====== GIVEN RECORDS ======

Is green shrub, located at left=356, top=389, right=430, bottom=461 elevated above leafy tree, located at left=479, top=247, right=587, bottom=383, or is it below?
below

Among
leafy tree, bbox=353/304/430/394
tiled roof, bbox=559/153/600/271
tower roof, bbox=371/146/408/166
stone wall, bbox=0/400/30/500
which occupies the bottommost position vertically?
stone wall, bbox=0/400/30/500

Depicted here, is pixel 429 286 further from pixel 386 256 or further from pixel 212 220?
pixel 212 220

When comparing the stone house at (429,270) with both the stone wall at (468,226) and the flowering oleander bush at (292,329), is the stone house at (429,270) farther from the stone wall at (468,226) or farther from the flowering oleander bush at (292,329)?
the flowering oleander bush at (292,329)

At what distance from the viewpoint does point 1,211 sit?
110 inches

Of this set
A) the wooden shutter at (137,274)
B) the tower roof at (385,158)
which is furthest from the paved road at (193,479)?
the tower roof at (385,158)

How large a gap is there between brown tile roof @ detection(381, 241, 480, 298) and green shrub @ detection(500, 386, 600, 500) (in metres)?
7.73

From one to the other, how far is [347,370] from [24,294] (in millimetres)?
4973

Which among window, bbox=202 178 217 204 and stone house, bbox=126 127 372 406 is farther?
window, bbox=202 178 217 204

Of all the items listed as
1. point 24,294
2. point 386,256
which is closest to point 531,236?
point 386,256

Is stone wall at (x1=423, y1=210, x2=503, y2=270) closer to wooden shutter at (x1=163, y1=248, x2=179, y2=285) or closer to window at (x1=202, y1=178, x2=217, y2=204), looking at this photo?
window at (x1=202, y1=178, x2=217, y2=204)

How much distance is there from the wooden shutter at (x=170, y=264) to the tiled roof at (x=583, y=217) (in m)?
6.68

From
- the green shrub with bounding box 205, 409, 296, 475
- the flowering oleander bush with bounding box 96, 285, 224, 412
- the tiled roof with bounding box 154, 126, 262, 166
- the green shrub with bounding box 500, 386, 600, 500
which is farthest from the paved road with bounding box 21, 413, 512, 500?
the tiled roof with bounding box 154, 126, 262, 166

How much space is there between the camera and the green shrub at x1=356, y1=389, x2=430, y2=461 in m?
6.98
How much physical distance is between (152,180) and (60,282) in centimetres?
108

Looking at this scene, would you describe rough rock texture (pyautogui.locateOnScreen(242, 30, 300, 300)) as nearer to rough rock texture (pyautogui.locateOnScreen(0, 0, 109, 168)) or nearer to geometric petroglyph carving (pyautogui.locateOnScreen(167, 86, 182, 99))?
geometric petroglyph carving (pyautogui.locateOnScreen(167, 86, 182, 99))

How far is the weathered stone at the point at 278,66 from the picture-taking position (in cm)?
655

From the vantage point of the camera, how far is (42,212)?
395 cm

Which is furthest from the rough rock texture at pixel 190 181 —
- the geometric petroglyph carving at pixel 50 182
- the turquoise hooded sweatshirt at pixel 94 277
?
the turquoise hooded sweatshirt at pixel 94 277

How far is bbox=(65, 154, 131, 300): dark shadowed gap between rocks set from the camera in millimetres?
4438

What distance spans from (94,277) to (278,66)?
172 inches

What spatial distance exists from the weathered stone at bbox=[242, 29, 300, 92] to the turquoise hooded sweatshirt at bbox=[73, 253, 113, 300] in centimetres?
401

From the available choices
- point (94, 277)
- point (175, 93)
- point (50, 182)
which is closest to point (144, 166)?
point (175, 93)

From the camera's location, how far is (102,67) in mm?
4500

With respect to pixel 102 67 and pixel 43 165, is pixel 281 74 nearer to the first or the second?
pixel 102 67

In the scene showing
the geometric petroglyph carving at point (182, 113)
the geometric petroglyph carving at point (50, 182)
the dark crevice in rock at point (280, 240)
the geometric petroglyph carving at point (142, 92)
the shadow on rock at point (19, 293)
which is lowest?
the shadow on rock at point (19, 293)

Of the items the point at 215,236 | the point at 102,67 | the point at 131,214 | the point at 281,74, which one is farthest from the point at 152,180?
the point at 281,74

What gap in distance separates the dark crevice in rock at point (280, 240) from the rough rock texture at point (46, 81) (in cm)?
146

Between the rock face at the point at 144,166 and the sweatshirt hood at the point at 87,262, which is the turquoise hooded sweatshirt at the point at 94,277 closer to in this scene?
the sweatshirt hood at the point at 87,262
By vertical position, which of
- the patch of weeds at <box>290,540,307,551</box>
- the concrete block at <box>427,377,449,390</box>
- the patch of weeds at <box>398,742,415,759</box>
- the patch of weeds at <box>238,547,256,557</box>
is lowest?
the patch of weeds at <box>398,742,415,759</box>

======
====== GIVEN RECORDS ======

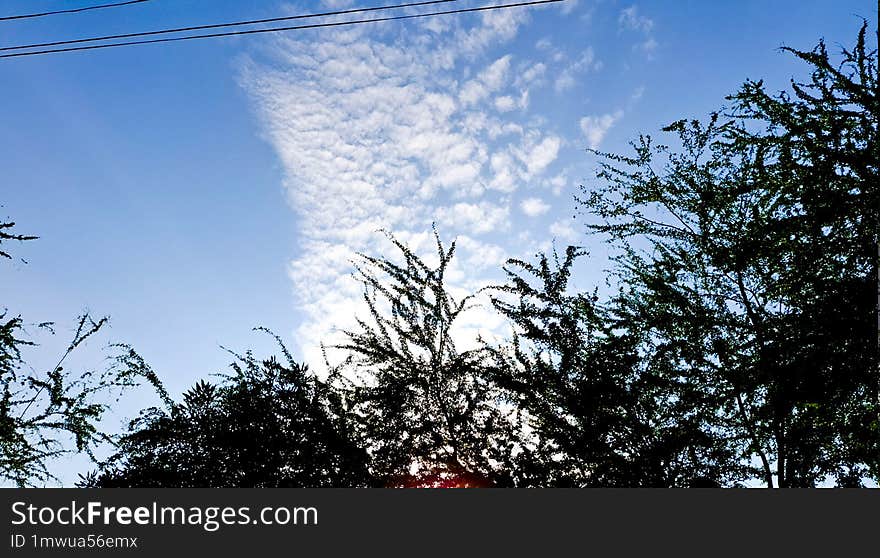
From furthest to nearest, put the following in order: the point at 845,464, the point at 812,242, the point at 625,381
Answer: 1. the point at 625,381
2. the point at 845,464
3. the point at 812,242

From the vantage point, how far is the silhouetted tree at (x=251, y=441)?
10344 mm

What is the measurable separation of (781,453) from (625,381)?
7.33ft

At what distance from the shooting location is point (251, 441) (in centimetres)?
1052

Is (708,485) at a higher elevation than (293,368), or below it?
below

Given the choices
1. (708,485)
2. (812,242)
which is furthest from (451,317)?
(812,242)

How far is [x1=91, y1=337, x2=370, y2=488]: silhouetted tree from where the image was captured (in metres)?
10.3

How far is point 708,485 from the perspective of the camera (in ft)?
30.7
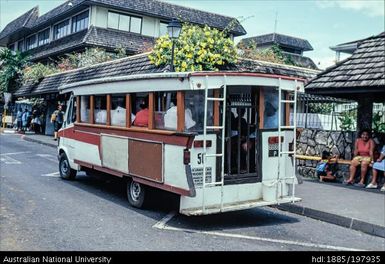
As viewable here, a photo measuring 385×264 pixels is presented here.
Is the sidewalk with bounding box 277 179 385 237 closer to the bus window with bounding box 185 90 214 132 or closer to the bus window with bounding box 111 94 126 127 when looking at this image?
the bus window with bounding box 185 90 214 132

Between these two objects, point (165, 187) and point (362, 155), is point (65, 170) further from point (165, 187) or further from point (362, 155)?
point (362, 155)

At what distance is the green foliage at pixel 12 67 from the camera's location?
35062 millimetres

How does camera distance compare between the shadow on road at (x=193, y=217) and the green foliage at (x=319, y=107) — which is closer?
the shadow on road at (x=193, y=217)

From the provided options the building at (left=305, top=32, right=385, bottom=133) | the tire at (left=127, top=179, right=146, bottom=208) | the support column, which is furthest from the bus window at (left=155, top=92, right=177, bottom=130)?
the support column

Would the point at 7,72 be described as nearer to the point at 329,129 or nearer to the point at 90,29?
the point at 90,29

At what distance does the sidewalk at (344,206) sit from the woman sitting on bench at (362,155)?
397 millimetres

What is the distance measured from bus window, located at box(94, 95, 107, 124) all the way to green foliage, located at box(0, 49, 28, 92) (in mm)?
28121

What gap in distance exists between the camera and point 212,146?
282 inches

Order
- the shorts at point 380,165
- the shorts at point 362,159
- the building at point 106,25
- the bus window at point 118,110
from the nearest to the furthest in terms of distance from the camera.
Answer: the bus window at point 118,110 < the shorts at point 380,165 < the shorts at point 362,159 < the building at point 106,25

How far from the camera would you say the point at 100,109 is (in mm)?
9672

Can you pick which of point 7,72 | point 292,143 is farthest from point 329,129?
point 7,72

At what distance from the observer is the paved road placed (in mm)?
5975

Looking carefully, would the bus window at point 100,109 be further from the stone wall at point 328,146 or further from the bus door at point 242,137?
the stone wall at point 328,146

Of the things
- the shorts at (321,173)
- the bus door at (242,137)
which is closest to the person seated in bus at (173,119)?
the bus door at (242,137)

======

### WHAT IS EXPECTED
Gather every row above that contains the string "silhouetted" and copy each one in full. Case counts.

### COMPLETED TASK
From the vantage point, how far is the silhouetted tree at (x=251, y=441)?
How far is [x1=91, y1=337, x2=370, y2=488]: silhouetted tree from where the image was captured (in metres)?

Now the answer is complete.